TASK REQUIREMENTS: Copy the records verbatim, from the line containing "Is the nostril" up to and including the line containing "0.50 meters". Omit the pictures from your answer.

■ ■ ■ ■ ■

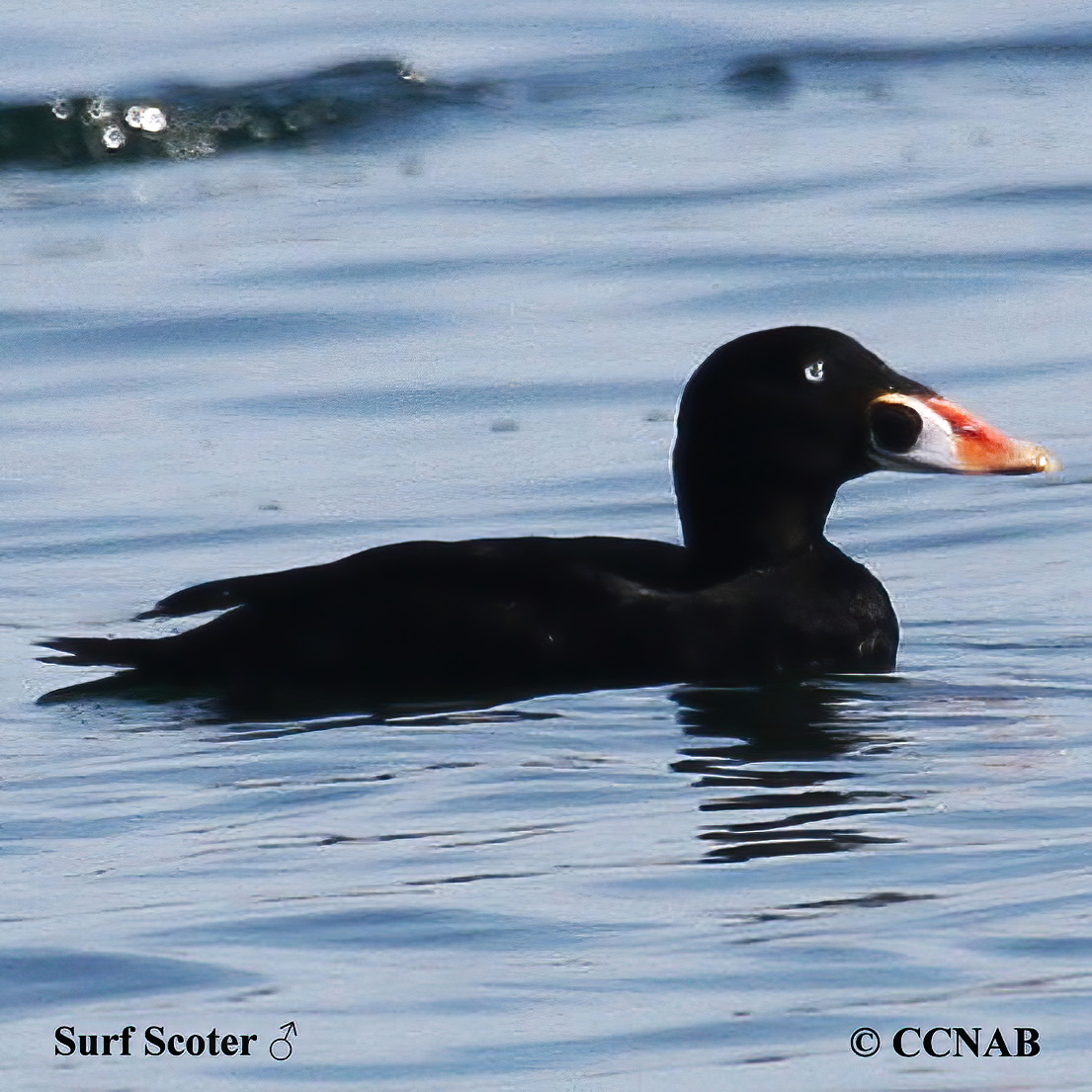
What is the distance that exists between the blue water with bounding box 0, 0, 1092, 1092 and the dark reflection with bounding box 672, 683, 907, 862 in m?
0.02

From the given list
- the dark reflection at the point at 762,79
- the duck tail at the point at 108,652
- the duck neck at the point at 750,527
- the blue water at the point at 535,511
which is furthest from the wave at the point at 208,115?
the duck neck at the point at 750,527

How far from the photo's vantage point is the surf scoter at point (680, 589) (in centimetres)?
819

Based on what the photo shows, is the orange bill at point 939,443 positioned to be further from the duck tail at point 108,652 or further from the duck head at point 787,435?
the duck tail at point 108,652

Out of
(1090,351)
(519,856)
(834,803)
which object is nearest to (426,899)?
(519,856)

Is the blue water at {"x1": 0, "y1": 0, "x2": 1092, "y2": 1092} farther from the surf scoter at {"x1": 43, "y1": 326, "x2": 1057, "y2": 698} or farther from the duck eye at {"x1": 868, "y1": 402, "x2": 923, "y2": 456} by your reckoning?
the duck eye at {"x1": 868, "y1": 402, "x2": 923, "y2": 456}

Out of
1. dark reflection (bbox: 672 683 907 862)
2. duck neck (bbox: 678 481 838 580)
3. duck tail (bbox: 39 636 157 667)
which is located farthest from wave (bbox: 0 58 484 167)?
dark reflection (bbox: 672 683 907 862)

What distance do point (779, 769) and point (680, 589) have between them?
3.24ft

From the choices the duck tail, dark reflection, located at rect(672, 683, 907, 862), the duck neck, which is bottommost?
dark reflection, located at rect(672, 683, 907, 862)

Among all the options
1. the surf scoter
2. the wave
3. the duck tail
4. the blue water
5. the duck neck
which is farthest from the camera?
the wave

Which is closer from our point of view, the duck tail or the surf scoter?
the surf scoter

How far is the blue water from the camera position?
5.79 meters

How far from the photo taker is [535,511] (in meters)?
10.8

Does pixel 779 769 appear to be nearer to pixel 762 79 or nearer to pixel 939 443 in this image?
pixel 939 443

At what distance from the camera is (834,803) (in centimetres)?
702
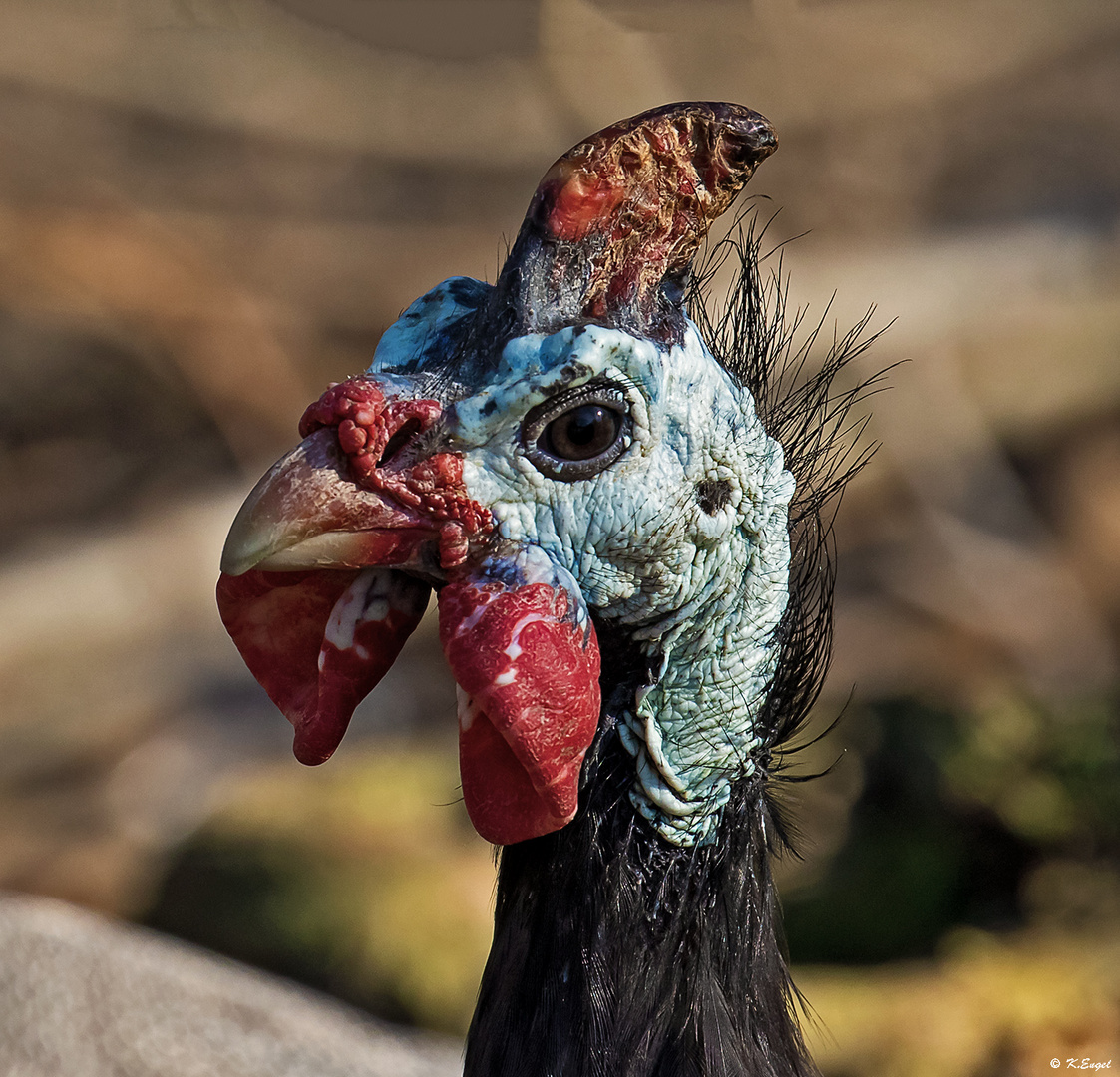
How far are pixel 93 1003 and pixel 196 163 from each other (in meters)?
4.27

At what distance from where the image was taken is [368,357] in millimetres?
6289

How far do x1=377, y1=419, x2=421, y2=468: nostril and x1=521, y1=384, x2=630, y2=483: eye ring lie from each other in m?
0.15

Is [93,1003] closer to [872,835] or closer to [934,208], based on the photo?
[872,835]

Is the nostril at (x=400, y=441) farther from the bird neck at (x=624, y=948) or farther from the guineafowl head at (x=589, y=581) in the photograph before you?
the bird neck at (x=624, y=948)

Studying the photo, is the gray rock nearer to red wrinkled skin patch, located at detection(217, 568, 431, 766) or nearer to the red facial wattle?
red wrinkled skin patch, located at detection(217, 568, 431, 766)

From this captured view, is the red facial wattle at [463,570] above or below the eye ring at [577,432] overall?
below

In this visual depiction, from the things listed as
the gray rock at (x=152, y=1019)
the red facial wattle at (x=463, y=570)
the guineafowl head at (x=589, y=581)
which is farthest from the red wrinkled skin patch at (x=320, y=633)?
the gray rock at (x=152, y=1019)

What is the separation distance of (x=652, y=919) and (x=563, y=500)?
0.65m

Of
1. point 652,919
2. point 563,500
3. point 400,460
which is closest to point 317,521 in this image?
point 400,460

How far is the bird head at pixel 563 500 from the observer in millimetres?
1751

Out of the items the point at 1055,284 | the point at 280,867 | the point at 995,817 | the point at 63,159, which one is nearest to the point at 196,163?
the point at 63,159

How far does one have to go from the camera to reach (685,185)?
184cm

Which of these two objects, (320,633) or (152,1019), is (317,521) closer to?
(320,633)

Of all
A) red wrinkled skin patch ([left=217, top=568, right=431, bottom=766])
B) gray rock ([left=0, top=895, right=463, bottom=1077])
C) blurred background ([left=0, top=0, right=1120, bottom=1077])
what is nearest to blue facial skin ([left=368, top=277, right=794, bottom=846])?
red wrinkled skin patch ([left=217, top=568, right=431, bottom=766])
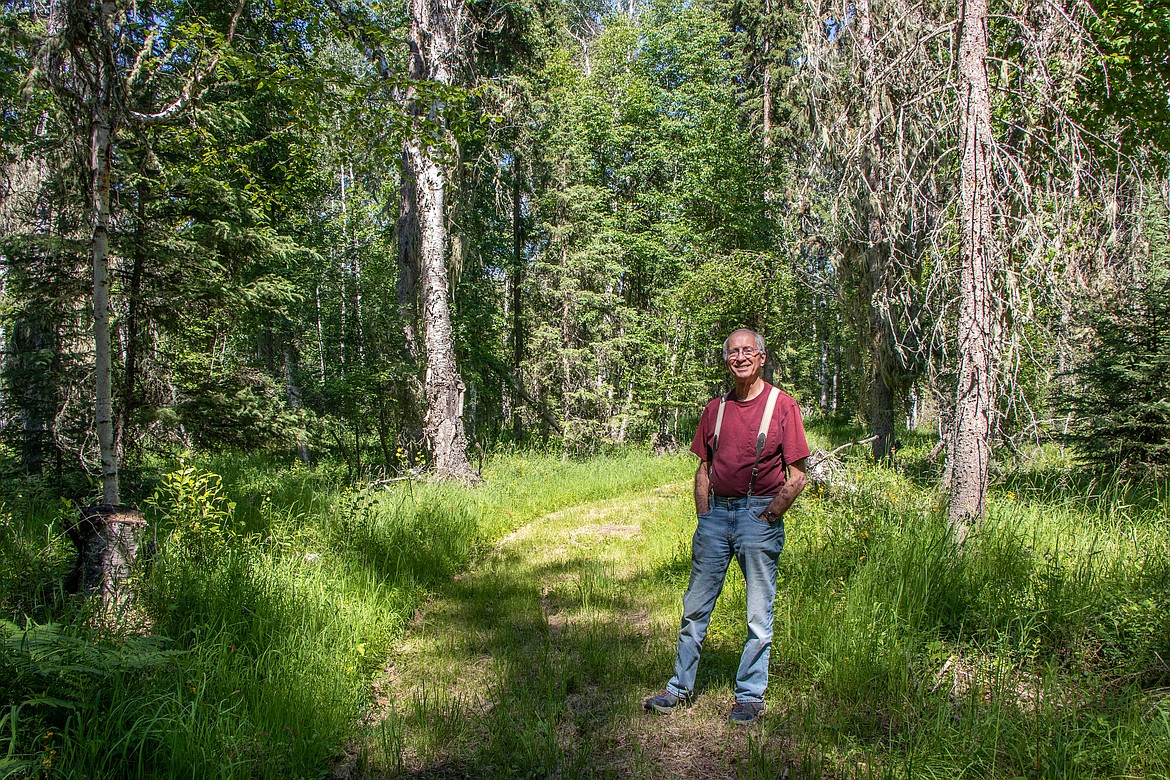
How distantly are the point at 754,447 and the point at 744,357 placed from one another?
0.50 meters

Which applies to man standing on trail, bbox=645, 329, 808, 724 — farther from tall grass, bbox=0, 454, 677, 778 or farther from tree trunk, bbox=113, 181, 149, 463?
tree trunk, bbox=113, 181, 149, 463

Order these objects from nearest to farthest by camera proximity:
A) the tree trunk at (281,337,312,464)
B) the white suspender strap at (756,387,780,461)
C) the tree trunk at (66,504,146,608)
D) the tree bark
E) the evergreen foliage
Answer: the white suspender strap at (756,387,780,461)
the tree trunk at (66,504,146,608)
the evergreen foliage
the tree bark
the tree trunk at (281,337,312,464)

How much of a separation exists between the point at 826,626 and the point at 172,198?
25.3 feet

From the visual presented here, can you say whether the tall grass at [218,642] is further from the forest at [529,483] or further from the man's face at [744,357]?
the man's face at [744,357]

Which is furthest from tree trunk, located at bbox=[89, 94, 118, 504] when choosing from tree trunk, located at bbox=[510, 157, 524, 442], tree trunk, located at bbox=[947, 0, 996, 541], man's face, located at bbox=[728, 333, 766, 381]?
tree trunk, located at bbox=[510, 157, 524, 442]

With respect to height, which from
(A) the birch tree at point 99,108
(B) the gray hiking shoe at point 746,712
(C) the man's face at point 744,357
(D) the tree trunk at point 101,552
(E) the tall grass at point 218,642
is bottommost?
(B) the gray hiking shoe at point 746,712

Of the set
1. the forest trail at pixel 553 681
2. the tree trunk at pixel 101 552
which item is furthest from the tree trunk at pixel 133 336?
the forest trail at pixel 553 681

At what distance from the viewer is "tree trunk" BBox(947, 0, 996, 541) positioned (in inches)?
175

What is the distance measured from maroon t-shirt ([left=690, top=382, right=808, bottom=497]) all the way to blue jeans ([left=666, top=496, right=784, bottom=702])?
0.27ft

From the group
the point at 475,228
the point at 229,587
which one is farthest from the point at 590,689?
the point at 475,228

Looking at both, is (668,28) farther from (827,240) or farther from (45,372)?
(45,372)

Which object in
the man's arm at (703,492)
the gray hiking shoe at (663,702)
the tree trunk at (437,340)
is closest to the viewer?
the gray hiking shoe at (663,702)

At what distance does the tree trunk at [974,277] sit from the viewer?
445cm

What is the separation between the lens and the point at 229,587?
12.9ft
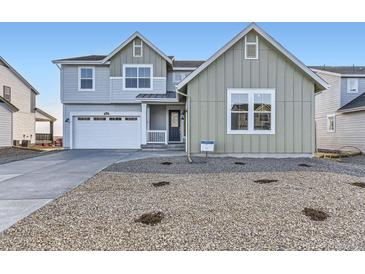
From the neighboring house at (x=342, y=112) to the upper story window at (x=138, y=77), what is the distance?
13471 millimetres

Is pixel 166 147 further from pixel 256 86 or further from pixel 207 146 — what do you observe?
pixel 256 86

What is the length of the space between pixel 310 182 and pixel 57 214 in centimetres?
599

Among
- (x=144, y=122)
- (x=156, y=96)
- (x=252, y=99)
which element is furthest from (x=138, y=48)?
(x=252, y=99)

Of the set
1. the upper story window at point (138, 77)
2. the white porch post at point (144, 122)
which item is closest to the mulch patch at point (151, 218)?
the white porch post at point (144, 122)

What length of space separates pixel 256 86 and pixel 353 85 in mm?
11791

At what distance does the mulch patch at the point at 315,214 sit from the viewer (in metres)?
4.38

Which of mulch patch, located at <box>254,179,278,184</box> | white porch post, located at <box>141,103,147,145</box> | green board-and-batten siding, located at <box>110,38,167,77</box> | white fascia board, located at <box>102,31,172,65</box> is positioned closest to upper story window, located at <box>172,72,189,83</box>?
green board-and-batten siding, located at <box>110,38,167,77</box>

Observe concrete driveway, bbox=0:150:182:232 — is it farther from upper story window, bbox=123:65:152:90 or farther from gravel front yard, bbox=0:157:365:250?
upper story window, bbox=123:65:152:90

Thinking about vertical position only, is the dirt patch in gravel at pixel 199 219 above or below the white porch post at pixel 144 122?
below

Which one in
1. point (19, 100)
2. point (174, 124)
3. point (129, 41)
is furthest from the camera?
point (19, 100)

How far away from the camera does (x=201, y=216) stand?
4438mm

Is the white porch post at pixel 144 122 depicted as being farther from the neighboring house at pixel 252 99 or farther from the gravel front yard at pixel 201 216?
the gravel front yard at pixel 201 216
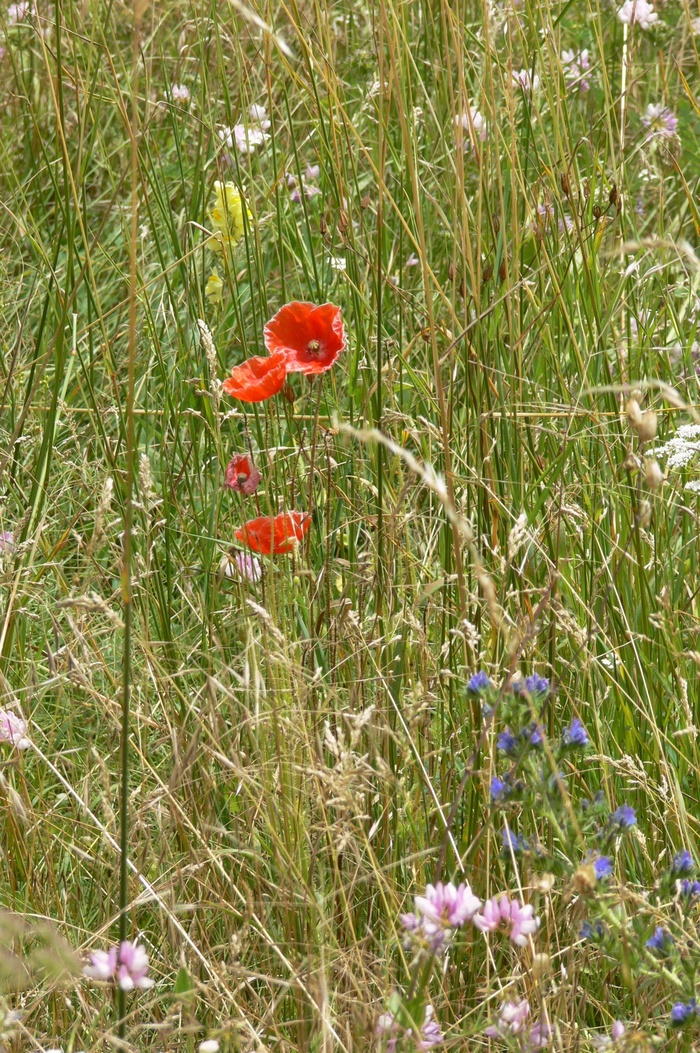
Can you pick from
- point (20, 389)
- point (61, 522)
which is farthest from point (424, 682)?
point (20, 389)

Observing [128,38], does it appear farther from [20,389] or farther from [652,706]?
[652,706]

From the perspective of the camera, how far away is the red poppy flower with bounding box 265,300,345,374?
4.80ft

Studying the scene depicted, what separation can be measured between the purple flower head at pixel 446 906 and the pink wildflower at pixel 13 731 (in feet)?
1.75

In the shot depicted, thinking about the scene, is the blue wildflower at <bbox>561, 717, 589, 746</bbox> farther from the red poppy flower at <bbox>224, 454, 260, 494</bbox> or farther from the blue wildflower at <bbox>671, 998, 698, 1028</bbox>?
the red poppy flower at <bbox>224, 454, 260, 494</bbox>

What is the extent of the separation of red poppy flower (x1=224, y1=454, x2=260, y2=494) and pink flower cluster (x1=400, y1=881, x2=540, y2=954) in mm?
609

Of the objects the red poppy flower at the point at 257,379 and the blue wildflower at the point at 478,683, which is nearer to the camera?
the blue wildflower at the point at 478,683

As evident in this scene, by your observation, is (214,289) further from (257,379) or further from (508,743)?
(508,743)

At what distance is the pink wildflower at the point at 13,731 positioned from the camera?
50.4 inches

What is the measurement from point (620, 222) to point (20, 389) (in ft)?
3.56

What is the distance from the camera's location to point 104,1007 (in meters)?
1.17

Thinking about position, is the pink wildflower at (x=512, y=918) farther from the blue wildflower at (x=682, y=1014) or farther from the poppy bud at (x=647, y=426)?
the poppy bud at (x=647, y=426)

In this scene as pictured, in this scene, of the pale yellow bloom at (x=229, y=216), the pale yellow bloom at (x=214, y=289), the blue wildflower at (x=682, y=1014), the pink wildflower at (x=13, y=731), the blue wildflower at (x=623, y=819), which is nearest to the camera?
the blue wildflower at (x=682, y=1014)

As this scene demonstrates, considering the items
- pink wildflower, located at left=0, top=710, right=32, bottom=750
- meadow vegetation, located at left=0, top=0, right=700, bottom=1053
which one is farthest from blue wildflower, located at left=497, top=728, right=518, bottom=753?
pink wildflower, located at left=0, top=710, right=32, bottom=750

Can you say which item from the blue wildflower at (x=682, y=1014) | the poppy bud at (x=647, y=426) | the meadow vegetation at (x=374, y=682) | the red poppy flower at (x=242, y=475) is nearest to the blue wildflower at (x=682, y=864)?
the meadow vegetation at (x=374, y=682)
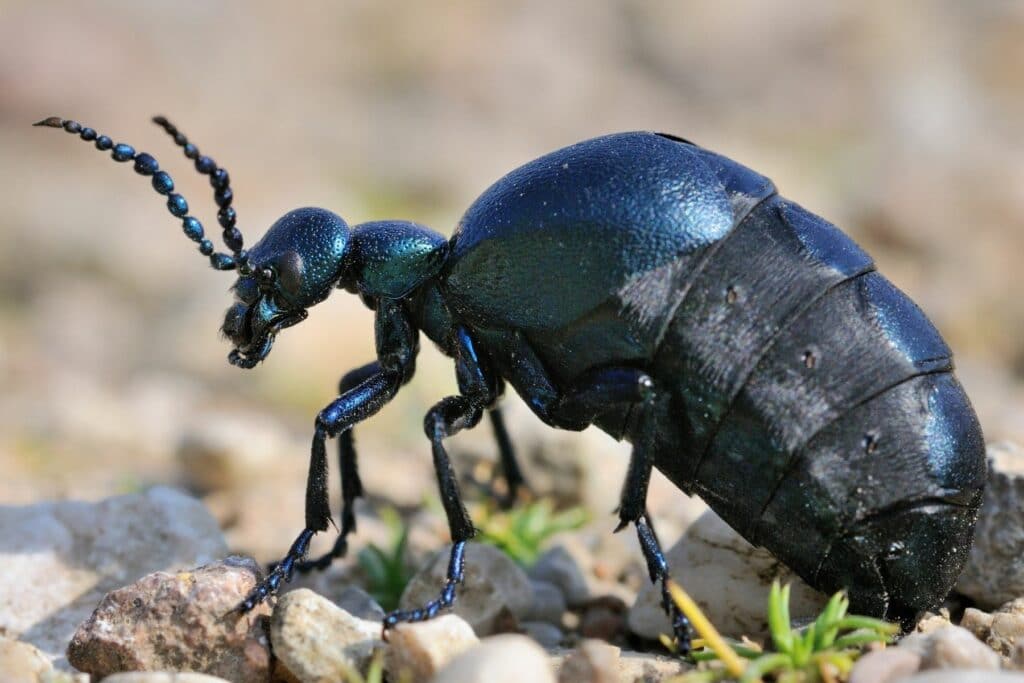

■ ■ ■ ■ ■

RESPONSE BELOW:
Is the nostril at (x=400, y=441) farther from the bird neck at (x=624, y=948) or farther from the guineafowl head at (x=589, y=581) in the photograph before you?
the bird neck at (x=624, y=948)

Studying the photo, is the gray rock nearer to red wrinkled skin patch, located at detection(217, 568, 431, 766) or nearer to the red facial wattle?
red wrinkled skin patch, located at detection(217, 568, 431, 766)

From this captured view, is the red facial wattle at [463,570] above or below the eye ring at [577,432] overall?
below

In this visual depiction, from the things listed as
the gray rock at (x=152, y=1019)
the red facial wattle at (x=463, y=570)
the guineafowl head at (x=589, y=581)
which is farthest from the red wrinkled skin patch at (x=320, y=633)?
the gray rock at (x=152, y=1019)

What is the separation distance of (x=652, y=919) and (x=563, y=500)?
0.65m

Of
1. point 652,919
2. point 563,500
3. point 400,460
which is closest to point 317,521 in this image?
point 400,460

How far is the bird head at pixel 563 500 from the observer in millimetres?
1751

Out of the items the point at 1055,284 | the point at 280,867 | the point at 995,817 | the point at 63,159, which one is nearest to the point at 196,163?
the point at 63,159

How far does one have to go from the camera to reach (685,185)?
184cm

Which of these two objects, (320,633) or (152,1019), is (317,521) closer to?
(320,633)

Of all
A) red wrinkled skin patch ([left=217, top=568, right=431, bottom=766])
B) gray rock ([left=0, top=895, right=463, bottom=1077])
C) blurred background ([left=0, top=0, right=1120, bottom=1077])
what is nearest to blue facial skin ([left=368, top=277, right=794, bottom=846])?
red wrinkled skin patch ([left=217, top=568, right=431, bottom=766])
How distantly are the point at 754,447 and the point at 744,357 placed from one another?
0.50 meters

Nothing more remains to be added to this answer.